• AUFGABENSTELLUNG
Ändere im Text über den Kampf gegen Rassismus die Stelle von „Seit 1996 bin“ bis einschließlich „politische Fantasien bedroht.“ ab, indem du „Menschenfeinde“ durch „Menschenhasser“ ersetzt. Gib die geänderte Stelle vollständig wieder.

• AUSGANGSTEXT
========================================================================
Seit 1996 bin ich im deutschen Staatsdienst  und habe mich als Teil der Interkultur, die mich umgibt, fest verwurzelt. Meine Identität als Mensch steht über allem – unabhängig von Status, unabhängig von Staatsangehörigkeit. Ich begegne jedem Menschen auf Augenhöhe, schon immer.


Ich kämpfe seit Jahren gegen die rassistischen und rechtsextremistischen Strukturen in diesem Land, kläre auf, ermahne, halte konsequent dagegen,  erhebe meine laute Stimme gegen Menschenfeinde. Stets voller Vertrauen auf unsere demokratischen Grundfeste.

Doch plötzlich gerät die festgefügte Grundlage meines Lebens ins Wanken. Das Credo des "never again" – dass nie wieder eine Zeit der Unsicherheit und Angst über uns hereinbricht – wird nun sehr greifbar durch perfide politische Fantasien bedroht.
========================================================================
• GEGEBENE ANGABEN
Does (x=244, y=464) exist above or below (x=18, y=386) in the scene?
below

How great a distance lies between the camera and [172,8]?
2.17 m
========================================================================
• LÖSUNG
Seit 1996 bin ich im deutschen Staatsdienst  und habe mich als Teil der Interkultur, die mich umgibt, fest verwurzelt. Meine Identität als Mensch steht über allem – unabhängig von Status, unabhängig von Staatsangehörigkeit. Ich begegne jedem Menschen auf Augenhöhe, schon immer.


Ich kämpfe seit Jahren gegen die rassistischen und rechtsextremistischen Strukturen in diesem Land, kläre auf, ermahne, halte konsequent dagegen,  erhebe meine laute Stimme gegen Menschenhasser. Stets voller Vertrauen auf unsere demokratischen Grundfeste.

Doch plötzlich gerät die festgefügte Grundlage meines Lebens ins Wanken. Das Credo des "never again" – dass nie wieder eine Zeit der Unsicherheit und Angst über uns hereinbricht – wird nun sehr greifbar durch perfide politische Fantasien bedroht.